Non è la prima volta che Trump si avvale dell’Avana per spostare l’attenzione dall’Iran. “Cuba è la prossima”, aveva detto un paio di settimane fa. E ancora: “Fate finta che non l’ho detto, ma è la prossima”. Il dossier cubano è stato anche riportato al Congresso, durante un’udienza tenutasi giovedì, presso il sottocomitato per l’Emisfero occidentale. “L’Avana è l’epicentro del male nella regione”, ha esclamato la repubblicana María Elvira Salazar che ha presieduto i lavori. Per lei “il vento di libertà” soffia nel continente, grazie alla “nuova dottrina Monroe”, volta a “contrastare l’influenza cinese” sui vicini. Salazar suggerisce a Washington di “disconnettere” il regime, per “farlo cadere”.
Ma c’è chi dice no. “Cercate solo una vittoria rapida, dopo le difficoltà riscontrate in Iran”, ha replicato il dem Joaquín Castro, denunciando l’assenza di una “roadmap chiara” e il rischio di una “catastrofe” a livello regionale. Nel frattempo, Raúl Guillermo Rodríguez, nipote di Raúl Castro, prova a mantenere in piedi le trattative con gli Usa. Tra i tentativi più recenti, secondo il Wall Street Journal: una lettera destinata a Trump, attraverso l’imprenditore Roberto Carlos Chamizo, che però è stato fermato dall’Ice nell’aeroporto di Miami. “I cubani vorrebbero aggirare Rubio e rivolgersi direttamente a Trump”, assicura l’analista Peter Kornbluh. L’Avana ritiene Rubio un ostacolo ai negoziati: “Non si fidano di lui e non lo reputano un interlocutore imparziale”.
Il blocco petrolifero – che ha subito solo qualche piccola deroga, come l’arrivo della nave russa Anatoly Kolodkin – ha acuito la crisi umanitaria nell’isola: nove cubani su dieci vivono in povertà estrema e la produzione energetica è al di sotto del 40% del fabbisogno. “È inaccettabile che alla gente sia negato il minimo indispensabile per sopravvivere”, ha denunciato il sacerdote francescano Luis Pernas che due volte a settimana eroga beni di prima necessità ai cubani in fila nella parrocchia Santa Cruz de Jerusalén (Avana).

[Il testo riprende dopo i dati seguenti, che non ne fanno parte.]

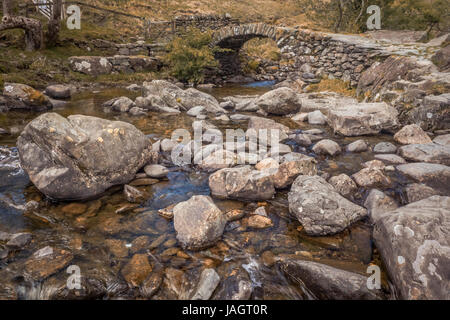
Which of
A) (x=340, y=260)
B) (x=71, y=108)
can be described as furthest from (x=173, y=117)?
(x=340, y=260)

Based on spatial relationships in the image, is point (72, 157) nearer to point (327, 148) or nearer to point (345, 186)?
point (345, 186)

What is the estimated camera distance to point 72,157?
3758 mm

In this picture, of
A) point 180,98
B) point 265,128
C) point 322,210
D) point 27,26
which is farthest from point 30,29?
point 322,210

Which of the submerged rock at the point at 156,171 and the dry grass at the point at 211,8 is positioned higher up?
the dry grass at the point at 211,8

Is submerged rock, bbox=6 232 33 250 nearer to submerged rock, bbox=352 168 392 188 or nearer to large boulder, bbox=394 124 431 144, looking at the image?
submerged rock, bbox=352 168 392 188

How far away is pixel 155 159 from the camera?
489cm

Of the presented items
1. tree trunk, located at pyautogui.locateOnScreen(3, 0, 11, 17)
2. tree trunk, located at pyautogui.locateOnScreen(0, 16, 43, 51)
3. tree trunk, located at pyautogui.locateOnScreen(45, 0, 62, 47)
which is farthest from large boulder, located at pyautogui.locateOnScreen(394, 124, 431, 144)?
tree trunk, located at pyautogui.locateOnScreen(45, 0, 62, 47)

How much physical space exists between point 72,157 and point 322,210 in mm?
3370

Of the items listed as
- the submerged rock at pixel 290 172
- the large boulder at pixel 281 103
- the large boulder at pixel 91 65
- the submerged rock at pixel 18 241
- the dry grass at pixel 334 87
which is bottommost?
the submerged rock at pixel 18 241

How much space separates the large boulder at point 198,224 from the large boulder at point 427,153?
13.2 ft

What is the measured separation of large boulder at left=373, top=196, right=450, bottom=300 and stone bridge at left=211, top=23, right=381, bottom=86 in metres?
10.2

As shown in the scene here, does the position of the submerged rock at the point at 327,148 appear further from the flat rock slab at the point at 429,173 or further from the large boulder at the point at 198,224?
the large boulder at the point at 198,224

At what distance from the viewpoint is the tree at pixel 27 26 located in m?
11.5

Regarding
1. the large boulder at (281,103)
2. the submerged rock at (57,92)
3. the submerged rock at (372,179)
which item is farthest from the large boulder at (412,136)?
the submerged rock at (57,92)
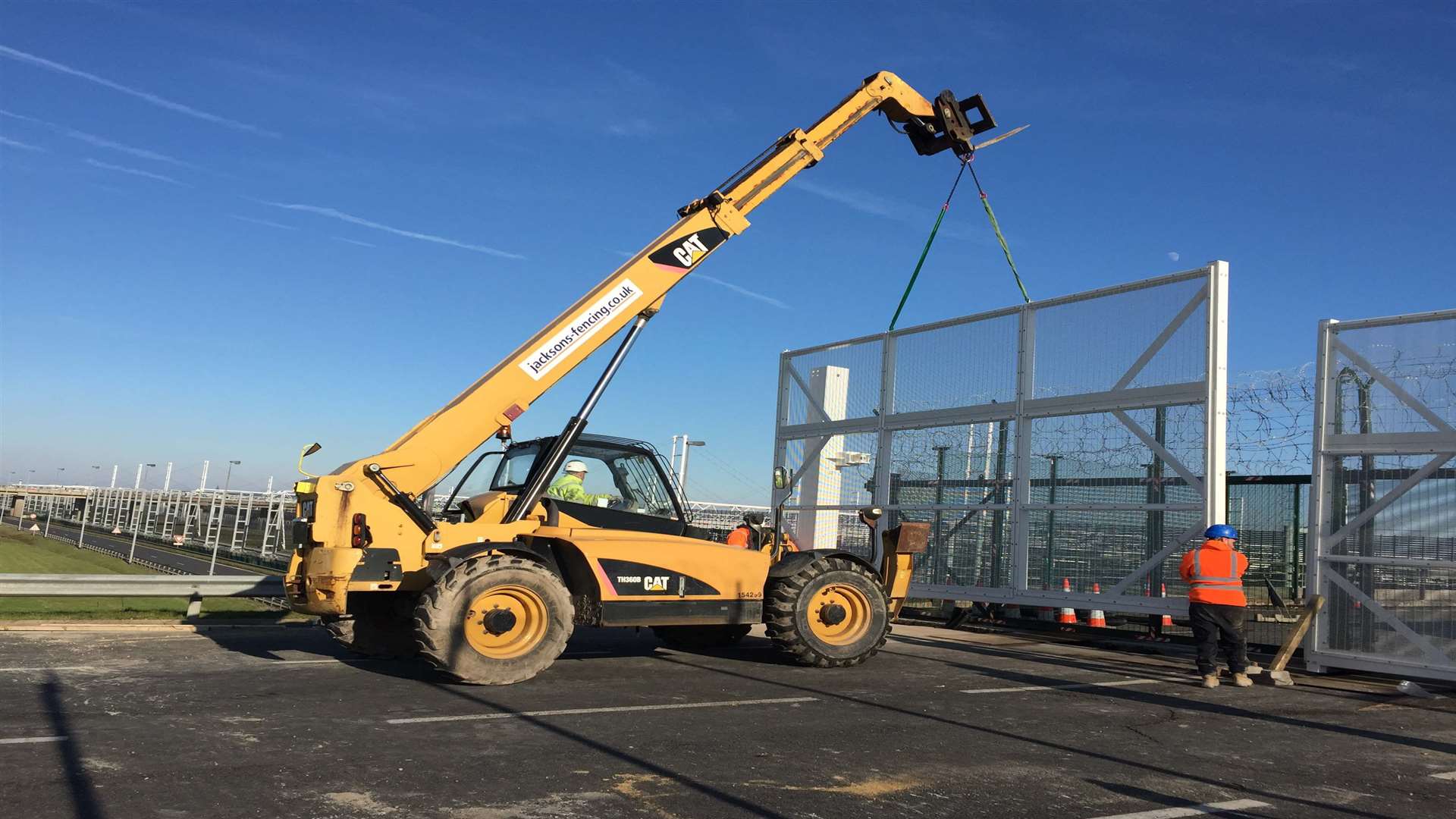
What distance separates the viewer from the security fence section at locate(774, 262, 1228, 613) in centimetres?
1180

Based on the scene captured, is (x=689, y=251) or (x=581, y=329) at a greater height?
(x=689, y=251)

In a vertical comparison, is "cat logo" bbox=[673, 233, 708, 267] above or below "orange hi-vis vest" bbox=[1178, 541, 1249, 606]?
above

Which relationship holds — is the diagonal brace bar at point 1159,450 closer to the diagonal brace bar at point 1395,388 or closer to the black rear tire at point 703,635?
the diagonal brace bar at point 1395,388

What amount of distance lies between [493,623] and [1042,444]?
7.98m

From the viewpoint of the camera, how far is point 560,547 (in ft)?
29.9

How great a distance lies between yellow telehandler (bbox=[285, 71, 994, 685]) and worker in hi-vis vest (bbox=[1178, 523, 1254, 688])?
8.63ft

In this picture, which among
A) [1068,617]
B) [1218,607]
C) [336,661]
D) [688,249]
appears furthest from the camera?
[1068,617]

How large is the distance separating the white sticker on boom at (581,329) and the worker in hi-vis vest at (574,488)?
92 cm

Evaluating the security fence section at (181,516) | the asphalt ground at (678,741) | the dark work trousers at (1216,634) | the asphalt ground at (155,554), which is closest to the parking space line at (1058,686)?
the asphalt ground at (678,741)

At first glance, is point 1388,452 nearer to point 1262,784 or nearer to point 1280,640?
point 1280,640

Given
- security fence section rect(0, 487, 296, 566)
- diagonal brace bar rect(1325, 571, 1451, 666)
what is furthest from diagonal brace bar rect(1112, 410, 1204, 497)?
security fence section rect(0, 487, 296, 566)

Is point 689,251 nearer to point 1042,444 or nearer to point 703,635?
point 703,635

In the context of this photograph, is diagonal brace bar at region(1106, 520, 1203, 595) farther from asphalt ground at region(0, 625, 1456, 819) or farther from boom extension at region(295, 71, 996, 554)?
boom extension at region(295, 71, 996, 554)

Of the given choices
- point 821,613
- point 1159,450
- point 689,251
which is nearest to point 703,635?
point 821,613
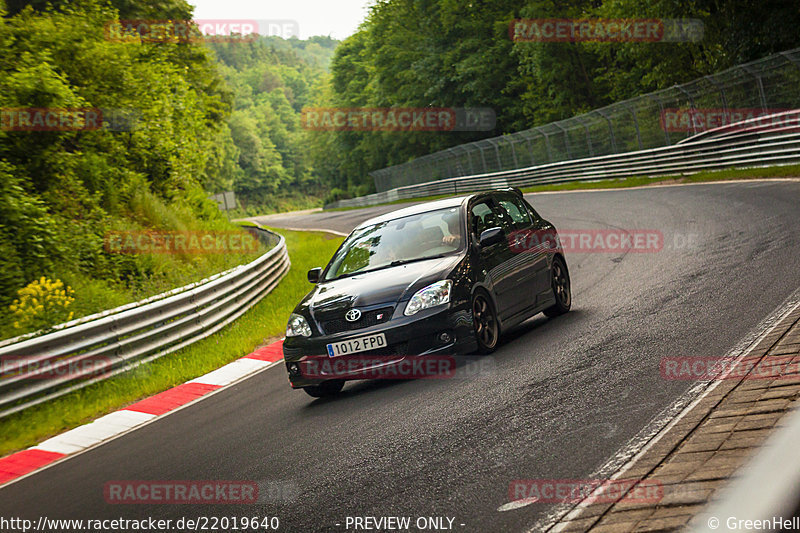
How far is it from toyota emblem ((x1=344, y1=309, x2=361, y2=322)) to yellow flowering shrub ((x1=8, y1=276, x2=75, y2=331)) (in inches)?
223

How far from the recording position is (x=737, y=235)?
39.1 ft

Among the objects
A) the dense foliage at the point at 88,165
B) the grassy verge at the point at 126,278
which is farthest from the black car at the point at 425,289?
the dense foliage at the point at 88,165

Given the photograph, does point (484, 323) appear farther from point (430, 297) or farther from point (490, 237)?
point (490, 237)

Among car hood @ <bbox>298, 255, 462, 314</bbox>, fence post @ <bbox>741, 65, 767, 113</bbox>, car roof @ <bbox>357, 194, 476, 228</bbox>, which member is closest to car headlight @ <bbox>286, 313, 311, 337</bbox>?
car hood @ <bbox>298, 255, 462, 314</bbox>

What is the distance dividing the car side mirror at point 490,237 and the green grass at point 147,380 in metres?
4.40

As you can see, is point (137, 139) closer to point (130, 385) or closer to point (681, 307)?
point (130, 385)

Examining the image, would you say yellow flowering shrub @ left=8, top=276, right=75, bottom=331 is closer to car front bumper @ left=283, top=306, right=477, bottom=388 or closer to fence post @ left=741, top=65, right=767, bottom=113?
car front bumper @ left=283, top=306, right=477, bottom=388

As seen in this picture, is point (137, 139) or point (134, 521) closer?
point (134, 521)

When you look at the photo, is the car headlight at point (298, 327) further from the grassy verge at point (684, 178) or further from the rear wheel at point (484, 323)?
the grassy verge at point (684, 178)

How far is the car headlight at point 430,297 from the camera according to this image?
7322 mm

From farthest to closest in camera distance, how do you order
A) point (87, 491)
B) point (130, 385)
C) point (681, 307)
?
point (130, 385) < point (681, 307) < point (87, 491)

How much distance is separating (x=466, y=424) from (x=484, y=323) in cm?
227

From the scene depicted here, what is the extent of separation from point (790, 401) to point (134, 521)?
3.63 m

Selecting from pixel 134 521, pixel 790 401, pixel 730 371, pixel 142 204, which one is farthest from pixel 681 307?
pixel 142 204
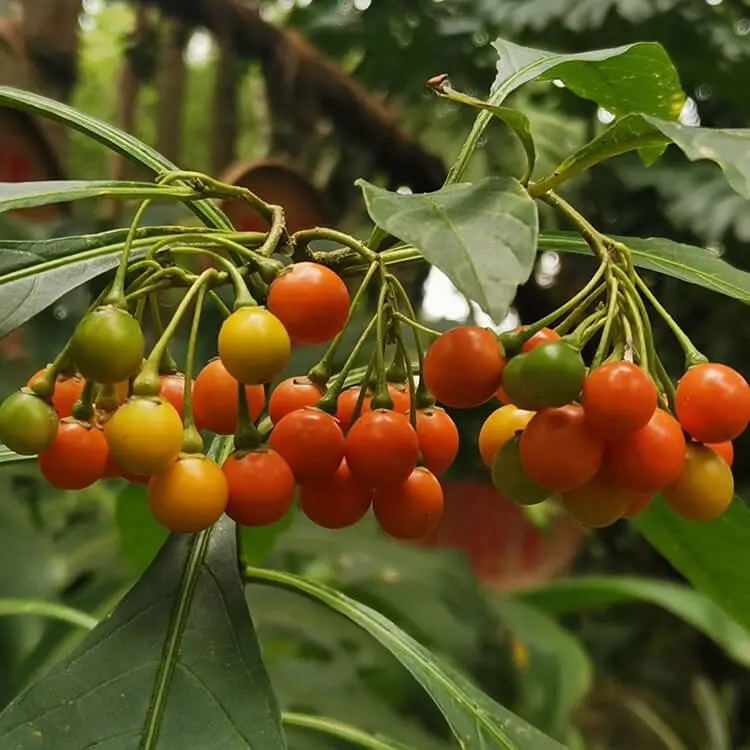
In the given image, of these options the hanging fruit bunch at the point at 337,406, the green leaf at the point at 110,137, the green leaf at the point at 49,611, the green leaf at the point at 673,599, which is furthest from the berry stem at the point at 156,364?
the green leaf at the point at 673,599

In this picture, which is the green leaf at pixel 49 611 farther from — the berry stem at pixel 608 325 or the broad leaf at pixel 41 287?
the berry stem at pixel 608 325

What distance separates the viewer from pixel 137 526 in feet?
2.48

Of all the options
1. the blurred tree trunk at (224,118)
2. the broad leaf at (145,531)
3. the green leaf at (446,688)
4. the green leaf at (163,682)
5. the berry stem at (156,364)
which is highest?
the berry stem at (156,364)

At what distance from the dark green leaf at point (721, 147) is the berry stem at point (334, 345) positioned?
0.13 m

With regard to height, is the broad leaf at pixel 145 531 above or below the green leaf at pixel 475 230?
below

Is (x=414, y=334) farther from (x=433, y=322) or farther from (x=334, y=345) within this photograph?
(x=433, y=322)

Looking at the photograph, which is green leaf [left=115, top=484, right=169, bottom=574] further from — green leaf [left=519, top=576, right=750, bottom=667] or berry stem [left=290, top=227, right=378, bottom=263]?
green leaf [left=519, top=576, right=750, bottom=667]

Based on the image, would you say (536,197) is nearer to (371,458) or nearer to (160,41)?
(371,458)

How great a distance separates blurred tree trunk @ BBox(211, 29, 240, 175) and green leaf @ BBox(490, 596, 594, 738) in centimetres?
128

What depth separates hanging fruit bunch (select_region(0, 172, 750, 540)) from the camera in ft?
1.14

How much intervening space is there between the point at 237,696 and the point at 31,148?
1.38 meters

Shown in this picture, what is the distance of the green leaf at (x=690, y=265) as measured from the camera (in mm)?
437

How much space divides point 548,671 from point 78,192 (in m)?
1.09

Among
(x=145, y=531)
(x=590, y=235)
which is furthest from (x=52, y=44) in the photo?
(x=590, y=235)
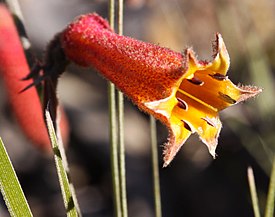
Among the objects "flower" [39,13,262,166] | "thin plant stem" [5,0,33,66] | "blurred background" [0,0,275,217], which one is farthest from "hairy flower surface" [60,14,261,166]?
"blurred background" [0,0,275,217]

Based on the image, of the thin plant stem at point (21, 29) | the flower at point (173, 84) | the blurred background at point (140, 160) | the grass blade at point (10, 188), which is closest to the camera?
the grass blade at point (10, 188)

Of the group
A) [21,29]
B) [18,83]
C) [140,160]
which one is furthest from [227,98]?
[140,160]

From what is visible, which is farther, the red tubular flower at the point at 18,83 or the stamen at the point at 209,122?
the red tubular flower at the point at 18,83

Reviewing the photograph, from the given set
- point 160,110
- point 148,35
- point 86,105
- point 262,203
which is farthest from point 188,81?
point 148,35

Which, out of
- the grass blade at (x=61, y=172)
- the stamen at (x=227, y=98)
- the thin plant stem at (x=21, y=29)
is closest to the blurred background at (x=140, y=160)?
the thin plant stem at (x=21, y=29)

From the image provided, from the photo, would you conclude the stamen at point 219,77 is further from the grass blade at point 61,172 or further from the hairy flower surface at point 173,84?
the grass blade at point 61,172

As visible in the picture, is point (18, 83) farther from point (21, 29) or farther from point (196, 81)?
point (196, 81)

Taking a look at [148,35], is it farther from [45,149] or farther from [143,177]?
[45,149]
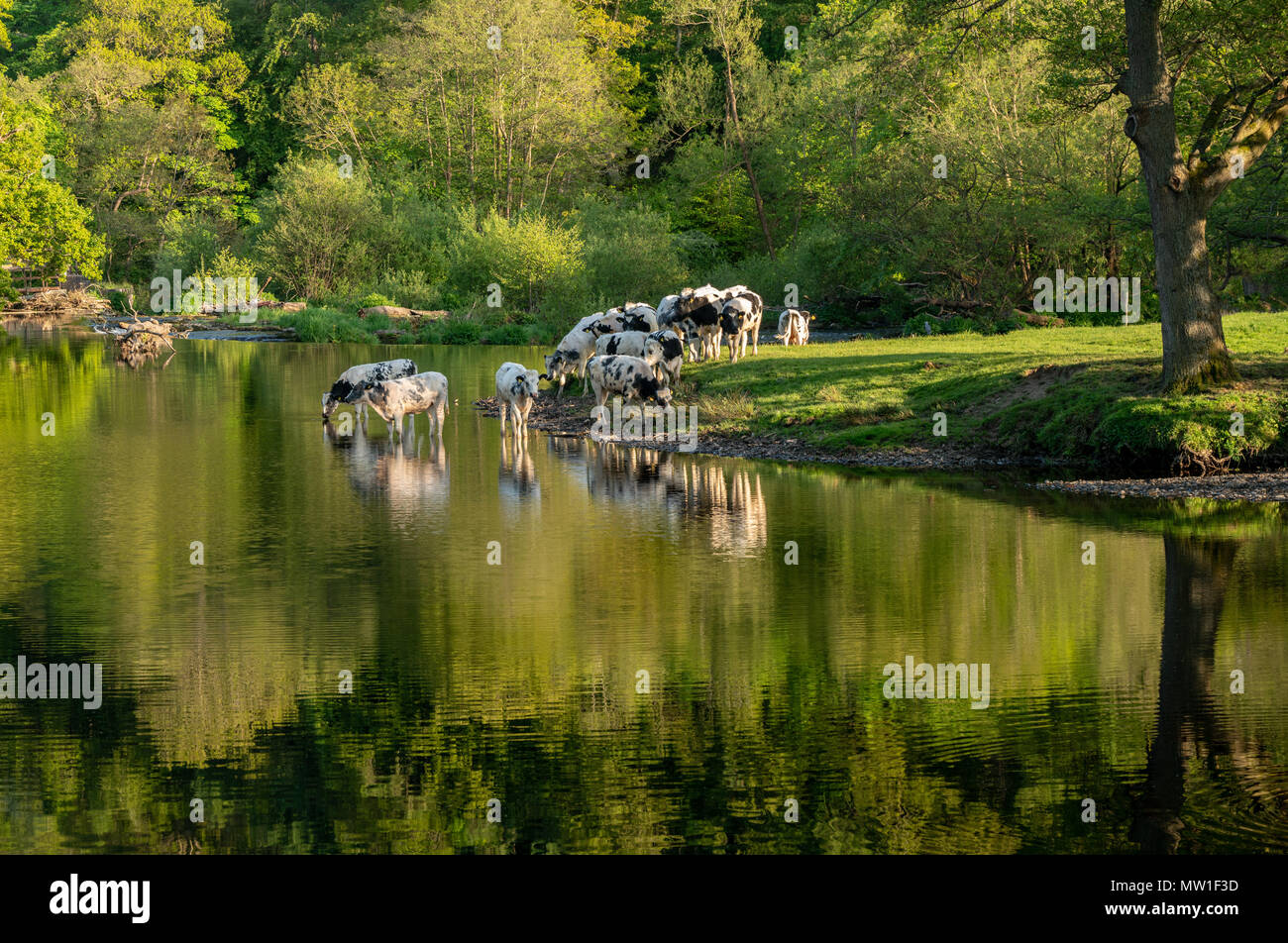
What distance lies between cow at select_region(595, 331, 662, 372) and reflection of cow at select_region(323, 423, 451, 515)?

Tuttavia Washington non cede. La strategia – negoziati o meno – è quella dell’isolamento, già testata a Caracas. Anche lì, però, il governo si è ricompattato e, al di là degli affari, Washington – che in meno di cento giorni ha sostituito l’incaricato di Affari, da Laura Dogu a John Barrett – non sembra avere l’ultima parola.